Warthin-like tumours can be mistaken for benign lymphoepihelial lesions of thyroid, hurthle cell carcinoma and tall cell variant of papillary thyriod carcinoma in both fine needle aspiration and histology specimens. Follow up information on the previously reported cases has suggested that these tumours behave similarly to usual papillary carcinoma. The extensive lymphocytic infiltration in these tumours and their association with chronic lymphocytic thyroiditis may suggest a role for immunological mechanisms in the pathogenesis of thyroid tumours.

References

  1. Baloch ZN, livoki VA. Warthin-like papillary carcinoma of thyroid. Arch Pathol and Lab Med. 2000; 124: 1192-1195.
  2. Amico P, Lanza fame S, Destri GL, Greco P, Caltabiano R, et al. Warthin like papillary thyroid carcinoma with a minor dedifferentiated component: Report of a case with clinic pathological considerations. Hindawi Publishing Corporation. Case reports in medicine. 2010; 495281: 5.
  3. Fadda G, Mule A, Zannoni GF, Vincenzoni C, Ardito G, etal.

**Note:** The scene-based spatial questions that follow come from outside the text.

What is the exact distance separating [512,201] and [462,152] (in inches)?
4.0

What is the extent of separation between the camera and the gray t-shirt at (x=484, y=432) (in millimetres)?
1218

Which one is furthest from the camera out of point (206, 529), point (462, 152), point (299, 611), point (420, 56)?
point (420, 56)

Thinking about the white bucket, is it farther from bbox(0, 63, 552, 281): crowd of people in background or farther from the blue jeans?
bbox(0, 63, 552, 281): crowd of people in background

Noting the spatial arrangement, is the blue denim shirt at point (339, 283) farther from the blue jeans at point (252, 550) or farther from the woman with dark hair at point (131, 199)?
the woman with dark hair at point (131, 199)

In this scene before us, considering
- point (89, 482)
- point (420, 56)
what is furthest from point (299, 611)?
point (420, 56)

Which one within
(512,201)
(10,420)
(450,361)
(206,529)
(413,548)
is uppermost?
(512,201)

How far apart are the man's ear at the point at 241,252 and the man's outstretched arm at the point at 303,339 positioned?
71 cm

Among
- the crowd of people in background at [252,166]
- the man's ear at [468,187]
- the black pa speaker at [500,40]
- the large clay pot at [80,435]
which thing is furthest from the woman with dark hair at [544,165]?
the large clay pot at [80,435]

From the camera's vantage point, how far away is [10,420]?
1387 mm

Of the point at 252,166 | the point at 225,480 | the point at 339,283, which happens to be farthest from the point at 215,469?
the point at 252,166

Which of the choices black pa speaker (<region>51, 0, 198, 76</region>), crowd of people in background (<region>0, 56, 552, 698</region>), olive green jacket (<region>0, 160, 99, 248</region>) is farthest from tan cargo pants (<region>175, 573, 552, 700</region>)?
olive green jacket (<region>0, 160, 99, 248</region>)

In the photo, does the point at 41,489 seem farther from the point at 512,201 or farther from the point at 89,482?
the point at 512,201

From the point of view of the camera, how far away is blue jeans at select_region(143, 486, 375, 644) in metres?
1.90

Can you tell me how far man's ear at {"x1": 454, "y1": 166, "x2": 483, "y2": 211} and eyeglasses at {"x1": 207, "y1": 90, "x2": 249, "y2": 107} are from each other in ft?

Fine needle aspiration of warthin like thyroid tumour: report of a case with differential diagnostic criteria vs other lymphocytic rich thyriod lesions. Actacytol. 1998; 42: 998.
  4. Vera- sempere FJ, Prieto M, Camanas A. Warthin like tumour of thyroid, a papillary carcinoma with mitochondrial rich cells and abundant lymphoid stroma: A case report. Pathol Res Pract. 1998; 194: 341.
  5. Vasei M, kumar PV, Malekhoseini SA, Kadivar M. Papillary hurthle cell carcinoma (warthin-like tumour) of the thyroid. Acta cytol. 1998; 42: 1437.